Dataset entries
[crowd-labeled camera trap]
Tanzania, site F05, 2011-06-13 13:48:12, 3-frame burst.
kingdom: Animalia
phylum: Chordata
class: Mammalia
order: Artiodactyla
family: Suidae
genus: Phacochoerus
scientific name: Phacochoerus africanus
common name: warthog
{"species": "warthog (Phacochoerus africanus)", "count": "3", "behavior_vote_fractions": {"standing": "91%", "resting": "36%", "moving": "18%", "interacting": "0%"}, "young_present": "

- _WORK TO COMPLETE_
What this exercise asks for is the data above, retyped exactly.

- _REPLY_
[crowd-labeled camera trap]
Tanzania, site F05, 2011-06-13 13:48:12, 3-frame burst.
kingdom: Animalia
phylum: Chordata
class: Mammalia
order: Artiodactyla
family: Suidae
genus: Phacochoerus
scientific name: Phacochoerus africanus
common name: warthog
{"species": "warthog (Phacochoerus africanus)", "count": "3", "behavior_vote_fractions": {"standing": "91%", "resting": "36%", "moving": "18%", "interacting": "0%"}, "young_present": "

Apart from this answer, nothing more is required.